Rewrite the records starting at the line that contains "How large is" and ending at the line that contains "2.78 metres", with "helmet vent" replaced by "helmet strap" and all else unchanged. Leave the pictures out of the answer.

====== PROVIDED INFORMATION ======

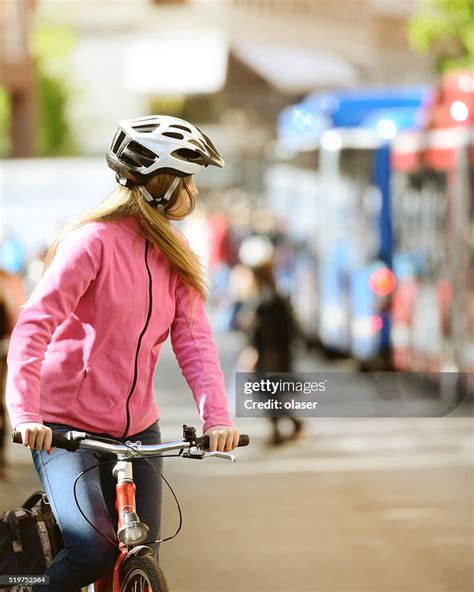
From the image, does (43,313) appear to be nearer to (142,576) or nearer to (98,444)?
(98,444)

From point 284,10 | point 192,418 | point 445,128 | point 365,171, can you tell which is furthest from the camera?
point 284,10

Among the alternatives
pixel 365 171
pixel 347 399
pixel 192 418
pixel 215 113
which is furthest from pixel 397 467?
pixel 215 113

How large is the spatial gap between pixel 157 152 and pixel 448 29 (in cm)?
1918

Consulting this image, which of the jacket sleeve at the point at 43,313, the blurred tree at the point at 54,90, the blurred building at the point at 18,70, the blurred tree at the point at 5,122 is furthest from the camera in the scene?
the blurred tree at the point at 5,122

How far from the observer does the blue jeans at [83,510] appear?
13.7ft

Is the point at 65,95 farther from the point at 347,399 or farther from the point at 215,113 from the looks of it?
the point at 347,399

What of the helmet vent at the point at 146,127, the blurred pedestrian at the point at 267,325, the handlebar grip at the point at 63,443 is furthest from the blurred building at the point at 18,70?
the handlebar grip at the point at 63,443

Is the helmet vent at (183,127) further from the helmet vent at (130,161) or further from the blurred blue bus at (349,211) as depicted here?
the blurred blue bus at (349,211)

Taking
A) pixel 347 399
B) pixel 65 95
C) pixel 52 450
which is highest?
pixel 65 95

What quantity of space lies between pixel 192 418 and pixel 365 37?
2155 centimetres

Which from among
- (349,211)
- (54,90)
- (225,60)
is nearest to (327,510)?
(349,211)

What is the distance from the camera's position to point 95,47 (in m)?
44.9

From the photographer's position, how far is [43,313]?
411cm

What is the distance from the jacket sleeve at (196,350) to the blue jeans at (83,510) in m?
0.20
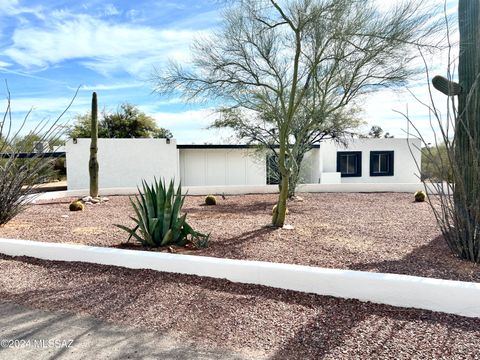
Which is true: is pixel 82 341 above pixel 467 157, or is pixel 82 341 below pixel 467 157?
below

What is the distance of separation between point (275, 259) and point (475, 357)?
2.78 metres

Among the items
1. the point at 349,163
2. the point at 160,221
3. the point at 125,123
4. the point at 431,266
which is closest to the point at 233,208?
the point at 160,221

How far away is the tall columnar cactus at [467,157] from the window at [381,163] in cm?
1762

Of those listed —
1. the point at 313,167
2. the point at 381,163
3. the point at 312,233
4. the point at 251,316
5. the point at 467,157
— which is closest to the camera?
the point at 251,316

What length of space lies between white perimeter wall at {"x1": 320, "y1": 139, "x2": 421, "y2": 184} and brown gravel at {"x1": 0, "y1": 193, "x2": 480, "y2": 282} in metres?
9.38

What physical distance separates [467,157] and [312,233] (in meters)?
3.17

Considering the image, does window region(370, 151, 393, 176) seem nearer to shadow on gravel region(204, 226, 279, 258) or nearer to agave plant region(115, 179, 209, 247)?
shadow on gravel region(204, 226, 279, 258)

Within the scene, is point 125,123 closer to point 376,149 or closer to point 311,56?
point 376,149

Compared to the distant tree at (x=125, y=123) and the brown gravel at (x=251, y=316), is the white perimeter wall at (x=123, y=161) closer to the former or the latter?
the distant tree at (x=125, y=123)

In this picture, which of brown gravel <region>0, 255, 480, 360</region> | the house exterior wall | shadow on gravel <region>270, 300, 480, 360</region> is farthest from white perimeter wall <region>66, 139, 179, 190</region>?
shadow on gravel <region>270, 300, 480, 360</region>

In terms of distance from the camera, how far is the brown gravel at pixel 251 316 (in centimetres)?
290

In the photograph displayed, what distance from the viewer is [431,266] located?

======
====== PROVIDED INFORMATION ======

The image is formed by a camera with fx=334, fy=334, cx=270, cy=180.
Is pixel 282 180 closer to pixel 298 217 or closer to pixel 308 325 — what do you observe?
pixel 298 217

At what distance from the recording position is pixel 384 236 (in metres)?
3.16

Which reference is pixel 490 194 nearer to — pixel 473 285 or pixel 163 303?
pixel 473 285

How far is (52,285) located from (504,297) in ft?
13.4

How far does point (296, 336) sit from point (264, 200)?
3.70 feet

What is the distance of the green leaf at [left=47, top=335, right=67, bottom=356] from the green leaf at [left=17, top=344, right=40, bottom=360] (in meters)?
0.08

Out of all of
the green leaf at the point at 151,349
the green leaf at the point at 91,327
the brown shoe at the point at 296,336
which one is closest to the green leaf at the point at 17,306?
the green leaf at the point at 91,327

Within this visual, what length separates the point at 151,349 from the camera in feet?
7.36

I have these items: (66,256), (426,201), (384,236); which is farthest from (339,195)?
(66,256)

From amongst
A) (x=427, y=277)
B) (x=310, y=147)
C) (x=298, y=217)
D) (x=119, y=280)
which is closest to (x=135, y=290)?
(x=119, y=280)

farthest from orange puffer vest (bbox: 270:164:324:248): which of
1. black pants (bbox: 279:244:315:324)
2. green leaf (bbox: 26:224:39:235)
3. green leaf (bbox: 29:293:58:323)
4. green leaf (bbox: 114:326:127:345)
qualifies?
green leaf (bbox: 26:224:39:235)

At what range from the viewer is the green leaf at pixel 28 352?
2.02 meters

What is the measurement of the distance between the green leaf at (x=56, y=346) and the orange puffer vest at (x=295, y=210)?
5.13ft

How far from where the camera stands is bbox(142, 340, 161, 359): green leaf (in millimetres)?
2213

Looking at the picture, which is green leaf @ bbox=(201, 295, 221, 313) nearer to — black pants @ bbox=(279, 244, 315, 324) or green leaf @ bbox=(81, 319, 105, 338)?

======
====== PROVIDED INFORMATION ======

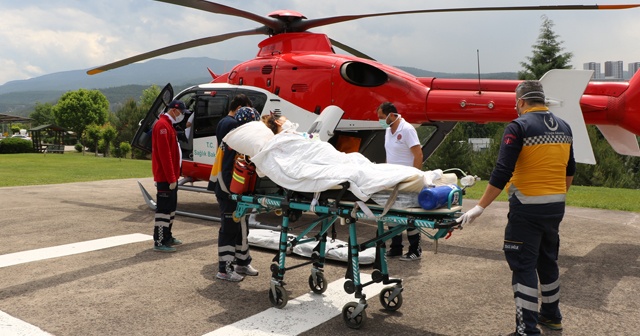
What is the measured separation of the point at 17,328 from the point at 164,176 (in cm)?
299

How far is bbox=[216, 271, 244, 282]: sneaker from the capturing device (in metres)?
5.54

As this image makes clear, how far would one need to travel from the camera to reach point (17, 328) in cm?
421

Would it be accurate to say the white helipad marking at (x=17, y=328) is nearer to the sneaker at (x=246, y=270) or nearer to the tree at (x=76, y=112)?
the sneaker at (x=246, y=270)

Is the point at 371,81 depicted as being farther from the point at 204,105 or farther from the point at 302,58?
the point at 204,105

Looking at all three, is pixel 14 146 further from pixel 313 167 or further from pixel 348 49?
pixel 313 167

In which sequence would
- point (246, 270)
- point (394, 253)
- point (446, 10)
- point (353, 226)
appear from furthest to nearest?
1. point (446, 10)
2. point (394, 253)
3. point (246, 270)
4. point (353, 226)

======

> [CORRECT RESULT]:
How large is the spatial gap between pixel 157 152 and pixel 448 29 (in cm)?
1918

Consulting this image, which of the jacket sleeve at the point at 43,313, the blurred tree at the point at 54,90, the blurred building at the point at 18,70, the blurred tree at the point at 5,122 is furthest from the camera in the scene?
the blurred tree at the point at 5,122

How far from the observer does the blue jeans at [83,510] appear?
13.7ft

Is the point at 65,95 farther from the point at 347,399 or farther from the point at 215,113 from the looks of it?
the point at 347,399

What of the helmet strap at the point at 146,127, the blurred pedestrian at the point at 267,325, the handlebar grip at the point at 63,443 is furthest from the blurred building at the point at 18,70?
the handlebar grip at the point at 63,443

Is the helmet strap at (183,127) further from the helmet strap at (130,161) or further from the blurred blue bus at (349,211) as depicted here?
the blurred blue bus at (349,211)

Taking
A) pixel 347 399
B) pixel 65 95
C) pixel 52 450
which is highest?
pixel 65 95

What quantity of space lies between pixel 192 418 and pixel 365 37?
2155 centimetres

Which from among
- (349,211)
- (54,90)
- (225,60)
is nearest to (327,510)?
(349,211)

What is the distance from the camera's position to point 95,47 (in m)?
44.9

From the photographer's position, how far is [43,313]?
411cm

What is the distance from the jacket sleeve at (196,350) to the blue jeans at (83,510) in m?
0.20
Which is true: is pixel 82 341 above pixel 467 157, or is pixel 82 341 below pixel 467 157?
below

What is the distance of separation between point (275, 259) and point (475, 357)?
2.78 metres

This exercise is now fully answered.